#### [What to work on]
Write the data below out again in full, exactly as shown.

#### [Provided records]
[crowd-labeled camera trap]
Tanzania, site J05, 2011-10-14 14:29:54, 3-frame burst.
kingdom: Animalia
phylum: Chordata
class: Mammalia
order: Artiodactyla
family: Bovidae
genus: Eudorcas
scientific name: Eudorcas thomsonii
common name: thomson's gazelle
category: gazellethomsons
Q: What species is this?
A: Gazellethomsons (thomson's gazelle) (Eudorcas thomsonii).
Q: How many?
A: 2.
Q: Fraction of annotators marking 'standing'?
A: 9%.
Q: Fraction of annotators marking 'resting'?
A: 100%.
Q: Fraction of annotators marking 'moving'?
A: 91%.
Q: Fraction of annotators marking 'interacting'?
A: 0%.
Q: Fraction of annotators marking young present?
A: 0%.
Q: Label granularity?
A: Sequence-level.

#### [Problem solution]
[crowd-labeled camera trap]
Tanzania, site J05, 2011-10-14 14:29:54, 3-frame burst.
kingdom: Animalia
phylum: Chordata
class: Mammalia
order: Artiodactyla
family: Bovidae
genus: Eudorcas
scientific name: Eudorcas thomsonii
common name: thomson's gazelle
category: gazellethomsons
Q: What species is this?
A: Gazellethomsons (thomson's gazelle) (Eudorcas thomsonii).
Q: How many?
A: 2.
Q: Fraction of annotators marking 'standing'?
A: 9%.
Q: Fraction of annotators marking 'resting'?
A: 100%.
Q: Fraction of annotators marking 'moving'?
A: 91%.
Q: Fraction of annotators marking 'interacting'?
A: 0%.
Q: Fraction of annotators marking young present?
A: 0%.
Q: Label granularity?
A: Sequence-level.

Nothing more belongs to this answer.